Just the day before, 20 lifeguards formed a human chain with their torpedoes to rescue a ten-year-old boy down at the Cove Beach. It took over 20 minutes to bring him in but the rescue was successful.
CMBP, under the direction of Harry “Buzz” Mogck (pronounced Moke), frequently simulates rescue operations during the summer weeks to make sure his team is fit and well rehearsed. Gene Ladd of the CMBP said that statistics regarding rescue operations are tallied under two different categories – a “full-blown rescue”, in which each lifeguard along the beach leaves their stand to assist, leaving one lifeguard (not the usual two) in attendance – and a “sneak” rescue which only involves one lifeguard who swims out and brings the troubled swimmer back in.

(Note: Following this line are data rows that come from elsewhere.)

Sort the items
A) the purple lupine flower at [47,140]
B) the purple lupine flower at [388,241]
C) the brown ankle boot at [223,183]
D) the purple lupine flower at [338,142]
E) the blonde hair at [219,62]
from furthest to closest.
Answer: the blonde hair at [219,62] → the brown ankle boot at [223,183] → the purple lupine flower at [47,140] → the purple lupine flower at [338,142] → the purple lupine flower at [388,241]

CMBP averages between 5 and 6 full-blown rescues a day and 25 sneaks per day. Two years ago, they had 26 rescues within a two-hour period and were forced to close the beaches because the lifeguards simply couldn’t keep up with the demand.
Atwell, whose eyes are always on the water then he talks, said that the job of a lifeguard is physically demanding. Take the rescue Saturday, he says. His stand is one over from Grant Street. “Now I have to run all the way down to the Cove and then swim out to sea and then help drag someone in. You’ve got to be fit.”
So the moral of the story is – be nice to those guys and gals on the lifeguard stands – the life they save could very well be yours.